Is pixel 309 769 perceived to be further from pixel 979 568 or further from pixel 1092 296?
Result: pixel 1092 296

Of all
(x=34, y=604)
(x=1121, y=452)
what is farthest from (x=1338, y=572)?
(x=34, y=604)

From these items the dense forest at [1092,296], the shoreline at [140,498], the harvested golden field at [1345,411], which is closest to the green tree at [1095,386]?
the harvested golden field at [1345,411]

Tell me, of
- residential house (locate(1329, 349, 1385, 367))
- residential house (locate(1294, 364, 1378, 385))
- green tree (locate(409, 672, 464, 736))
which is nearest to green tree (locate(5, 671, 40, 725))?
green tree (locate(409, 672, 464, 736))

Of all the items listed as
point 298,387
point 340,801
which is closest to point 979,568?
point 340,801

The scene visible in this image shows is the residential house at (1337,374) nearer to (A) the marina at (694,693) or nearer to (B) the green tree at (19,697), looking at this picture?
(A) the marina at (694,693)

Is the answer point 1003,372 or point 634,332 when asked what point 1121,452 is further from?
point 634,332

* [TASK PROMPT]: Copy out each record, keeping every word as it is.

* [EXERCISE ANSWER]:
Is pixel 309 769 perceived to be further from pixel 979 568 or further from pixel 1092 296?
Result: pixel 1092 296

Of all
(x=34, y=604)
(x=1121, y=452)
what is farthest from (x=1338, y=572)?
(x=34, y=604)

From these items the dense forest at [1092,296], the shoreline at [140,498], the harvested golden field at [1345,411], which is closest to the green tree at [1095,386]?
the harvested golden field at [1345,411]

Tell me, of
- residential house (locate(1329, 349, 1385, 367))
- residential house (locate(1294, 364, 1378, 385))
- green tree (locate(409, 672, 464, 736))
which is nearest to green tree (locate(5, 671, 40, 725))?
green tree (locate(409, 672, 464, 736))

Of all the items listed as
point 298,387
point 340,801
which is closest to point 979,568?
point 340,801

The scene visible in this image shows is the residential house at (1337,374) nearer to (A) the marina at (694,693) or nearer to (B) the green tree at (19,697), looking at this picture?
(A) the marina at (694,693)

Is the answer point 1003,372 or point 634,332 when asked what point 1121,452 is further from?
point 634,332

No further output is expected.